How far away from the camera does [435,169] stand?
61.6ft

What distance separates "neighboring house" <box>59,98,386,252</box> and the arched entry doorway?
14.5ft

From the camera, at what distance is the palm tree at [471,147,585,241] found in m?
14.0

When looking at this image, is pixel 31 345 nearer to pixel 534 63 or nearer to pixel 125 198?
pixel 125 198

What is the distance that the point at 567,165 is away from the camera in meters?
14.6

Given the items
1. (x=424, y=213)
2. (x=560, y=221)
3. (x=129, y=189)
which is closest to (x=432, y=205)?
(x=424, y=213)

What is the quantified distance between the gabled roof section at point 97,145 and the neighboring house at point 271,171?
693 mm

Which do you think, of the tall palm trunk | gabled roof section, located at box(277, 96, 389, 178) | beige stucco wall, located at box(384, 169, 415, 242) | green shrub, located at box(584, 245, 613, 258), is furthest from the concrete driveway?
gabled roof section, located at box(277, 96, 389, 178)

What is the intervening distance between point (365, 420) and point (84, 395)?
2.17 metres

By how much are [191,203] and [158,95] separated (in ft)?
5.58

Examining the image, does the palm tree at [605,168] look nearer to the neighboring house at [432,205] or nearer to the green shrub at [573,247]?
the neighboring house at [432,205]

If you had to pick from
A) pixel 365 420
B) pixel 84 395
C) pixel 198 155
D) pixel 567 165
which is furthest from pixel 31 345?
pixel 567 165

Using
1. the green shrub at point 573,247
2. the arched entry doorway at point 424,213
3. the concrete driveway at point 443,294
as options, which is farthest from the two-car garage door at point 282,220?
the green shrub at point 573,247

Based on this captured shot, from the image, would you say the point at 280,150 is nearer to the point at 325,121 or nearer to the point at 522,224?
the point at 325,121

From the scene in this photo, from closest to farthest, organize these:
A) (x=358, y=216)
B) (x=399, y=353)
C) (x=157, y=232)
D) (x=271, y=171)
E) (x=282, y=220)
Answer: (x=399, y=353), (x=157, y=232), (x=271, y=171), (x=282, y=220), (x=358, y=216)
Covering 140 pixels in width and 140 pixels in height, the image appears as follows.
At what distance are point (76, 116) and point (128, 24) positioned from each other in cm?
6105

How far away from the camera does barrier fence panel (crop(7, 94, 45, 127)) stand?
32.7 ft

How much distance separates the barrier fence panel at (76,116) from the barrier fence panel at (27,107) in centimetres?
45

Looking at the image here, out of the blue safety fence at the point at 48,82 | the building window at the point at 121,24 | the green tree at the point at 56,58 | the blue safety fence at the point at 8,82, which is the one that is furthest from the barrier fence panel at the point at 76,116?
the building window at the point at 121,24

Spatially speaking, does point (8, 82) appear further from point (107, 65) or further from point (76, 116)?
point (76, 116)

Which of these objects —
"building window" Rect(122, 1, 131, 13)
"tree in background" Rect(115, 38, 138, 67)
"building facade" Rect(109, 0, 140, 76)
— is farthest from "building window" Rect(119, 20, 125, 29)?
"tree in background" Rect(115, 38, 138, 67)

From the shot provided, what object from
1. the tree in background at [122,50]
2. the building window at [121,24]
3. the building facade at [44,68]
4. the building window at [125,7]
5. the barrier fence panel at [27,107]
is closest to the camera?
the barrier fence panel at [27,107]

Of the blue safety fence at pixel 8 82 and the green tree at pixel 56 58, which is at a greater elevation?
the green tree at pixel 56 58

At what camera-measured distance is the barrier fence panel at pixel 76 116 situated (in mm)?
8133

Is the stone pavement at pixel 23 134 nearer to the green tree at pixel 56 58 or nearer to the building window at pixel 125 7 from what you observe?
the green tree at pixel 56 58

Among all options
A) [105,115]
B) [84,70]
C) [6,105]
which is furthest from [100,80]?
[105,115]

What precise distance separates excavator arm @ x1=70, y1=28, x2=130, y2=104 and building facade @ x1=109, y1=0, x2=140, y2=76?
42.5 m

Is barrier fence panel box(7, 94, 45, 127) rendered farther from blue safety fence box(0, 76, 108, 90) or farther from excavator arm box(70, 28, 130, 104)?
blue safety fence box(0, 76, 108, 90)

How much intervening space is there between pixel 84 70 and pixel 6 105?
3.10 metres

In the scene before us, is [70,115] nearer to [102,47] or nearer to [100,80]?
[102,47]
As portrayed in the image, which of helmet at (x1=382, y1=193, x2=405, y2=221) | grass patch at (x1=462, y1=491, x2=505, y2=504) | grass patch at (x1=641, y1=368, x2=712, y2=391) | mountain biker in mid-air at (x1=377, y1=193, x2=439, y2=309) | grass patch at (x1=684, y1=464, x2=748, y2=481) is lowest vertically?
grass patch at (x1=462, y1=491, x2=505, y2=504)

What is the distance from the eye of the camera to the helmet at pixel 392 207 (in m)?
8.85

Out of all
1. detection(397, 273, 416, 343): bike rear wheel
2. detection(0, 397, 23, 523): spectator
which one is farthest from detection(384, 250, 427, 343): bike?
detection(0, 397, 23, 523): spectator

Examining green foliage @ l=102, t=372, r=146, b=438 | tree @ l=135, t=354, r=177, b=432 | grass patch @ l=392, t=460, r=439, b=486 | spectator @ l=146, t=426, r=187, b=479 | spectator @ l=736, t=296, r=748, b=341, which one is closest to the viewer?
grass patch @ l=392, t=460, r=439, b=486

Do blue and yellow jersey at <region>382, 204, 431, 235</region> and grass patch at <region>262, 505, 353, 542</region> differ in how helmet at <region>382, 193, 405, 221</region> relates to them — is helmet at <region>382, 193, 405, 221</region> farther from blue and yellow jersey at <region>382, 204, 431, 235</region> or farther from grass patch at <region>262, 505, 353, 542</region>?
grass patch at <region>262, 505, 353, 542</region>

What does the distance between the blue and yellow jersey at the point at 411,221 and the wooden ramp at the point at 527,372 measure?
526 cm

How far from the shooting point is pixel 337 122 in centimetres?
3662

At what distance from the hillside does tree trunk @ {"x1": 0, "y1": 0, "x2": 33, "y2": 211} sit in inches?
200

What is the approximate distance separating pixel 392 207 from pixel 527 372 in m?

:: Written exercise ::
Make an exact copy of the material above.

:: Task response ::
How far away from the camera does [435,169] stand?
61.6ft

What distance separates "neighboring house" <box>59,98,386,252</box> and the arched entry doorway?
14.5ft

From the camera, at what distance is the palm tree at [471,147,585,241] found in m?
14.0

When looking at this image, is pixel 31 345 nearer to pixel 534 63 or nearer to pixel 125 198?
pixel 125 198

What is the distance that the point at 567,165 is away from the camera in meters?
14.6

Given the items
1. (x=424, y=213)
2. (x=560, y=221)
3. (x=129, y=189)
which is closest to (x=432, y=205)?
(x=424, y=213)

What is the quantified distance between the gabled roof section at point 97,145 and the neighboring house at point 271,171?
693 mm

Which do you think, of the tall palm trunk | gabled roof section, located at box(277, 96, 389, 178) | beige stucco wall, located at box(384, 169, 415, 242) | green shrub, located at box(584, 245, 613, 258), is furthest from the concrete driveway?
gabled roof section, located at box(277, 96, 389, 178)

What is the intervening distance between point (365, 420) and point (84, 395)?
2.17 metres

By how much are [191,203] and [158,95] separated (in ft)?
5.58

Examining the image, does the palm tree at [605,168] look nearer to the neighboring house at [432,205] or nearer to the green shrub at [573,247]?
the neighboring house at [432,205]

If you had to pick from
A) pixel 365 420
B) pixel 84 395
C) pixel 198 155
D) pixel 567 165
which is furthest from pixel 31 345?
pixel 567 165

Using
1. the green shrub at point 573,247
2. the arched entry doorway at point 424,213
3. the concrete driveway at point 443,294
as options, which is farthest from the two-car garage door at point 282,220?
the green shrub at point 573,247

Based on this captured shot, from the image, would you say the point at 280,150 is nearer to the point at 325,121 or nearer to the point at 522,224?
the point at 325,121

From the scene in this photo, from closest to farthest, organize these:
A) (x=358, y=216)
B) (x=399, y=353)
C) (x=157, y=232)
D) (x=271, y=171)
E) (x=282, y=220)
Answer: (x=399, y=353), (x=157, y=232), (x=271, y=171), (x=282, y=220), (x=358, y=216)
Covering 140 pixels in width and 140 pixels in height, the image appears as follows.
At what distance are point (76, 116) and point (128, 24) positioned from each other in cm?
6105

How far away from the camera does barrier fence panel (crop(7, 94, 45, 127)) stand?
32.7 ft

How much distance separates the barrier fence panel at (76,116) from the barrier fence panel at (27,107) in centimetres?
45

Looking at the image here, out of the blue safety fence at the point at 48,82 | the building window at the point at 121,24 | the green tree at the point at 56,58 | the blue safety fence at the point at 8,82, which is the one that is furthest from the barrier fence panel at the point at 76,116?
the building window at the point at 121,24

Spatially speaking, does point (8, 82) appear further from point (107, 65) or further from point (76, 116)?
point (76, 116)

Which of these objects —
"building window" Rect(122, 1, 131, 13)
"tree in background" Rect(115, 38, 138, 67)
"building facade" Rect(109, 0, 140, 76)
— is farthest from "building window" Rect(119, 20, 125, 29)?
"tree in background" Rect(115, 38, 138, 67)

From the shot provided, what object from
1. the tree in background at [122,50]
2. the building window at [121,24]
3. the building facade at [44,68]
4. the building window at [125,7]
5. the barrier fence panel at [27,107]
is closest to the camera?
the barrier fence panel at [27,107]

Of the blue safety fence at pixel 8 82 and the green tree at pixel 56 58, which is at a greater elevation?
the green tree at pixel 56 58

At what camera-measured distance is the barrier fence panel at pixel 76 116 situated (in mm)?
8133

Is the stone pavement at pixel 23 134 nearer to the green tree at pixel 56 58 or nearer to the building window at pixel 125 7 from what you observe?
the green tree at pixel 56 58

Among all options
A) [105,115]
B) [84,70]
C) [6,105]
which is furthest from [100,80]?
[105,115]

What precise distance separates excavator arm @ x1=70, y1=28, x2=130, y2=104 and building facade @ x1=109, y1=0, x2=140, y2=76?
42.5 m

Is barrier fence panel box(7, 94, 45, 127) rendered farther from blue safety fence box(0, 76, 108, 90) or farther from excavator arm box(70, 28, 130, 104)?
blue safety fence box(0, 76, 108, 90)

How much intervening space is there between pixel 84 70 and pixel 6 105?
3.10 metres

In the scene before us, is [70,115] nearer to [102,47] or nearer to [100,80]?
[102,47]
As portrayed in the image, which of helmet at (x1=382, y1=193, x2=405, y2=221) | grass patch at (x1=462, y1=491, x2=505, y2=504) | grass patch at (x1=641, y1=368, x2=712, y2=391) | mountain biker in mid-air at (x1=377, y1=193, x2=439, y2=309) | grass patch at (x1=684, y1=464, x2=748, y2=481) is lowest vertically?
grass patch at (x1=462, y1=491, x2=505, y2=504)

What is the distance from the eye of the camera to the helmet at pixel 392 207 (in m)?
8.85

Out of all
1. detection(397, 273, 416, 343): bike rear wheel
2. detection(0, 397, 23, 523): spectator
which one is farthest from detection(384, 250, 427, 343): bike?
detection(0, 397, 23, 523): spectator

Examining green foliage @ l=102, t=372, r=146, b=438 | tree @ l=135, t=354, r=177, b=432 | grass patch @ l=392, t=460, r=439, b=486 | spectator @ l=146, t=426, r=187, b=479 | spectator @ l=736, t=296, r=748, b=341, which one is closest to the viewer?
grass patch @ l=392, t=460, r=439, b=486

Do blue and yellow jersey at <region>382, 204, 431, 235</region> and grass patch at <region>262, 505, 353, 542</region> differ in how helmet at <region>382, 193, 405, 221</region> relates to them — is helmet at <region>382, 193, 405, 221</region> farther from blue and yellow jersey at <region>382, 204, 431, 235</region> or farther from grass patch at <region>262, 505, 353, 542</region>?
grass patch at <region>262, 505, 353, 542</region>

What does the distance between the blue and yellow jersey at the point at 411,221 and the wooden ramp at the point at 527,372 measure?
526 cm

How far from the shooting point is pixel 337 122 in centimetres?
3662

At what distance from the hillside does tree trunk @ {"x1": 0, "y1": 0, "x2": 33, "y2": 211} sit in inches?
200

What is the approximate distance separating pixel 392 207 from pixel 527 372 in m?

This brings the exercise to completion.